## Short problem A:
List the three things that the text on Earth's weather below says result from the planet-wide thermal exchange.
## Short problem B:
Write the next part of the text on Earth's weather below, picking up after its last sentence.

Earth’s weather, and in fact the weather of all the studied planets, amounts to a planetary wide thermal exchange. It is this exchange that results in the wind, ocean waves and ocean currents, and to understand how the spin of the earth impacts these currents, which in turn drives the weather patterns, we need to look a little deeper into the heat transfer that is occurring at all times.

Most of us were taught long ago that hot air rises and cold air sinks. The reason for this is that as gases or fluids become warmer, the atoms and molecules in them become more energetic. This means that they take up a greater volume, and in the process, they become less dense. The less dense the air is, the less hold gravity has on the atoms and molecules, so they rise. The opposite reasoning occurs with air that cools, sinking low as it does.

Because of the tilt of Earth, the area around the equator receives more sunlight, and the sun’s rays strike the ground more directly than they do at the poles. This causes the Polar Regions to be colder than the equatorial regions. Air over the equator rises. In turn, this creates a low-pressure area, and air must flow into the area just vacated by the hotter air. Colder air is perfect for this since it is denser and already closer to the ground.

As the air over the poles is the coldest and densest, air heats at the equator and flows toward the poles at a higher altitude while air from the poles cools, sinks and flows toward the equator in a perpetual motion oval. As the air at the poles cools back down, it sinks, ready to make the trip again, to be heated up at the equator.

Clouds, and ultimately storms, are formed as water evaporates while the air is heating up, and the circulation just described distributes the cloud cover all over the globe. If the earth were stationary, the only breaks in the cycle would occur when cold air was forced over and around obstacles. In fact, this does happen and is what produces the hot dry winds such as the Santa Anna winds of Southern California in the US and the Sirocco wind of the Mediterranean and Sahara.

Still, an earth that was not spinning would allow for a roughly oval airflow from the equator to the poles and back again, discounting mountains and other obstacles. The earth is not stationary, though. It revolves one time in just a little over 24 hours. The speed of revolution is greater than the speed of the heat transfer, so instead of air moving north-south-north, it moves northeast toward the pole in the northern hemisphere and southeast toward the pole in the southern hemisphere. This is called the Coriolis Effect.

## Dataset excerpts:

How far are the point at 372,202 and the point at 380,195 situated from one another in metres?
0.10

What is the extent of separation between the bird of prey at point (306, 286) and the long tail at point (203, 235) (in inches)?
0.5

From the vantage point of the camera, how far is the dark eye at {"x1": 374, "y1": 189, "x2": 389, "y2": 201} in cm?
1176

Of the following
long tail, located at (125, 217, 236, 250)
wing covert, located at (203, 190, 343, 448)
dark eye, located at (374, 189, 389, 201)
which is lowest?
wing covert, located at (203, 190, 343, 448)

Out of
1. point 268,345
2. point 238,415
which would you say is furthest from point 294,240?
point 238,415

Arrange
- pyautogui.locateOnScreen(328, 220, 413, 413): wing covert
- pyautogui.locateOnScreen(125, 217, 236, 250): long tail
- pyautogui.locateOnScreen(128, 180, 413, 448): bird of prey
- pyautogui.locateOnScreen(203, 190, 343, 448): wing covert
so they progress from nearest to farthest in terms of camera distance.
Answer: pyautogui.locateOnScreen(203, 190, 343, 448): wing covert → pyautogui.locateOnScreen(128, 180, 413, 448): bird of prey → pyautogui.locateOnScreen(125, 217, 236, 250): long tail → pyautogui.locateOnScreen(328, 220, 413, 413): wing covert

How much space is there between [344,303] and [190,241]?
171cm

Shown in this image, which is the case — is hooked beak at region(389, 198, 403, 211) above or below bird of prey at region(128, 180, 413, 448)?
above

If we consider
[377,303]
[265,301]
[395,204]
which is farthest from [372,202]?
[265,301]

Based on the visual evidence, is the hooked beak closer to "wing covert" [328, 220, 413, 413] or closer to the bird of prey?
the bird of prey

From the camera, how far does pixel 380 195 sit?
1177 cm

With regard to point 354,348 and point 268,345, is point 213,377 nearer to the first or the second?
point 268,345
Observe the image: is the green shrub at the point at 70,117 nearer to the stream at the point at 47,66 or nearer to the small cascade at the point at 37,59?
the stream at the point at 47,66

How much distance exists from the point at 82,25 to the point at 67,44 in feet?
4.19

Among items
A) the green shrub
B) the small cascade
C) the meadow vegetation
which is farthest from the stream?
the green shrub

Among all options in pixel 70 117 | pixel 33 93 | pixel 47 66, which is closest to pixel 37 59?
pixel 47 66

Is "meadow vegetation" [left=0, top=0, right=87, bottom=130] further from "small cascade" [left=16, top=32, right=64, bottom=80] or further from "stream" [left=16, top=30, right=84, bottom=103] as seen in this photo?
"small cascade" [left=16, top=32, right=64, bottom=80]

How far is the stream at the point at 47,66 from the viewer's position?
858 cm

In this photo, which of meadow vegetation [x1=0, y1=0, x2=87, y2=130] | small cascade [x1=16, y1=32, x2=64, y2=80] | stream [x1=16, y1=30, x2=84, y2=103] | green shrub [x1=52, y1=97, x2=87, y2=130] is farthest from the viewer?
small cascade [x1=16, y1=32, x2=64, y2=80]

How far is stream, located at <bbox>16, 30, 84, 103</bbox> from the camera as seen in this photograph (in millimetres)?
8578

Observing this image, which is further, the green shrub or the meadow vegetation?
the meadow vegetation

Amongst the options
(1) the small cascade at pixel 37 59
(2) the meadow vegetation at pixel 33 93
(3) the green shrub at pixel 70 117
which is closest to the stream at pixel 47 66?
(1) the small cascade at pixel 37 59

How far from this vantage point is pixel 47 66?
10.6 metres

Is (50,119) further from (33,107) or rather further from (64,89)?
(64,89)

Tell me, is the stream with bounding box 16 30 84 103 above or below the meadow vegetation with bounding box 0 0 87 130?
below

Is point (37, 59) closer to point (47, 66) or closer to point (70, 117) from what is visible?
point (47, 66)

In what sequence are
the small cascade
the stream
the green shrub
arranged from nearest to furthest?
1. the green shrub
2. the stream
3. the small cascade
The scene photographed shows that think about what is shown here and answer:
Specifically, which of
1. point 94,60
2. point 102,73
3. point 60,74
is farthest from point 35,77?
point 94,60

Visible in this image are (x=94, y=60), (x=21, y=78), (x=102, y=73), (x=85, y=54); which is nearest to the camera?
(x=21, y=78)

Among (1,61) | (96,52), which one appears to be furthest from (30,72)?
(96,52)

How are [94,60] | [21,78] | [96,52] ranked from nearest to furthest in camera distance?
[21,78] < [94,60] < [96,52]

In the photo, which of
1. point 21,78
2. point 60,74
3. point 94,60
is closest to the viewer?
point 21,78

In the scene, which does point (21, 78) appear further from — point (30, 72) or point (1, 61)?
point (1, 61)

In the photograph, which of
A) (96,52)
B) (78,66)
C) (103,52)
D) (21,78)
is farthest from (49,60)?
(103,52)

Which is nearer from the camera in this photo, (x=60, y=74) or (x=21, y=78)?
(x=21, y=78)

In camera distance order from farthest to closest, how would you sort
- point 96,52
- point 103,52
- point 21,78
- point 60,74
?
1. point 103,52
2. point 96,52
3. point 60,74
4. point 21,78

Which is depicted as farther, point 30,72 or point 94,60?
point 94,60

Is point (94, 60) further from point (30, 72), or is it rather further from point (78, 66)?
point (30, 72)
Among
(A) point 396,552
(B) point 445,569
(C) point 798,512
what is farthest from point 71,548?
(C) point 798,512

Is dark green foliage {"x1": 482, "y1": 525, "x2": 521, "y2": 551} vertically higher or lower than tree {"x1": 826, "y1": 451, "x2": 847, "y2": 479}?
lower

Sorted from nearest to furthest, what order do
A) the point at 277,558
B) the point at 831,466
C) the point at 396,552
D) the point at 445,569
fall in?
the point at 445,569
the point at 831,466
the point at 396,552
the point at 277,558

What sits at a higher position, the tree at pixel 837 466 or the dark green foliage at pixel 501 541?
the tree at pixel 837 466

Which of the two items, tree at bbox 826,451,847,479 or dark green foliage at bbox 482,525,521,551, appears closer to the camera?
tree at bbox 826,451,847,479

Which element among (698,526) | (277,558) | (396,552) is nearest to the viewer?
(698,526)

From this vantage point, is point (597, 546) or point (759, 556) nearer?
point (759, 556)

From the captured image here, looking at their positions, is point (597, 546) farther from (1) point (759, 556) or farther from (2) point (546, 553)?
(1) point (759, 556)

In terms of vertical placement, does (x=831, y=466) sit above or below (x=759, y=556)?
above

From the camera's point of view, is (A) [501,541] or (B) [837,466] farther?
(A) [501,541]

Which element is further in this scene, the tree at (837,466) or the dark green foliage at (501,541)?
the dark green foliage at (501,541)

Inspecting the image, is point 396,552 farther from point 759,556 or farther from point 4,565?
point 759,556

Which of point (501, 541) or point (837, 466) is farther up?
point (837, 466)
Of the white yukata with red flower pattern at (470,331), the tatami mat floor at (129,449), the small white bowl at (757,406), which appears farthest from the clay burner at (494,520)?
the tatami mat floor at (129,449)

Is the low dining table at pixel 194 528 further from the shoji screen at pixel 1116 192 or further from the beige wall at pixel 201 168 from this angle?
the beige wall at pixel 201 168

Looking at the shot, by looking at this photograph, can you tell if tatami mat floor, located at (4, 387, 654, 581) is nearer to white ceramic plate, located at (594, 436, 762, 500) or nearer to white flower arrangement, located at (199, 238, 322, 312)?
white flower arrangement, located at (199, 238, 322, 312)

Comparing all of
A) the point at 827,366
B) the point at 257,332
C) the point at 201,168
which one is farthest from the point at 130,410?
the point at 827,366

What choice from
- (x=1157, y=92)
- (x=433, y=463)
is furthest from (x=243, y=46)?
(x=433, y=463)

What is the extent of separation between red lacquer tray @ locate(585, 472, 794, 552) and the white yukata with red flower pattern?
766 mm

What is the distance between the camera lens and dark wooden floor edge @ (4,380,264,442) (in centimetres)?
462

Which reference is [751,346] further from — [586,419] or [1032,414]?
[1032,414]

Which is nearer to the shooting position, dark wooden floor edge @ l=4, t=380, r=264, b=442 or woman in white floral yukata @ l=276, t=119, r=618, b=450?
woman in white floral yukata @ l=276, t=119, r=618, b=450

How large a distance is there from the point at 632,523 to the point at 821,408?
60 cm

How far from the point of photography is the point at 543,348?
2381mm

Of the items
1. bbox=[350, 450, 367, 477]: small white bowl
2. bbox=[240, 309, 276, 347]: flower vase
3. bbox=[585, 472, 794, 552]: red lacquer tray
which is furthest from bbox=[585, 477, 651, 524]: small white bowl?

## Task answer A:
- Wind
- Ocean waves
- Ocean currents

## Task answer B:
This flow would still distribute storms more evenly than we normally see, but the picture isn’t quite complete. Water is a more efficient conductor of heat than is air, so the thermal circulation in the ocean also plays a part in what has been explained so far. Warmer water evaporates more easily than colder water and the oceans have thermal currents like those in the atmosphere. A big difference, though, is that they move much slower. A complete circuit in the ocean can take as long as 10,000 years, counting deep-sea currents.

Because of this, there is an uneven heating of the ocean surface and the air that contacts it. Further, because of land masses and the Coriolis effect, which affects the ocean as well, the cold and warm currents circulate in loops that are not north and south. The loops are the reason that we have seasonal storms, which are pushed inland by the Coriolis effect to give needed precipitation often far from the ocean.

Without the spin of the earth, weather patterns would be largely located in north-south bands. Many areas that rely on snow in the winter and warm sunny weather in the summer, or a dry season and a wet season, would not get the weather they should be getting. Such a happening would be devastating, but that isn’t the point here.

The point is that the spin of the earth is a major player in climate and weather. They help to make our weather patterns even and usually beneficial in one way or another. It staggers the mind to think of what would happen without the rotation of the earth.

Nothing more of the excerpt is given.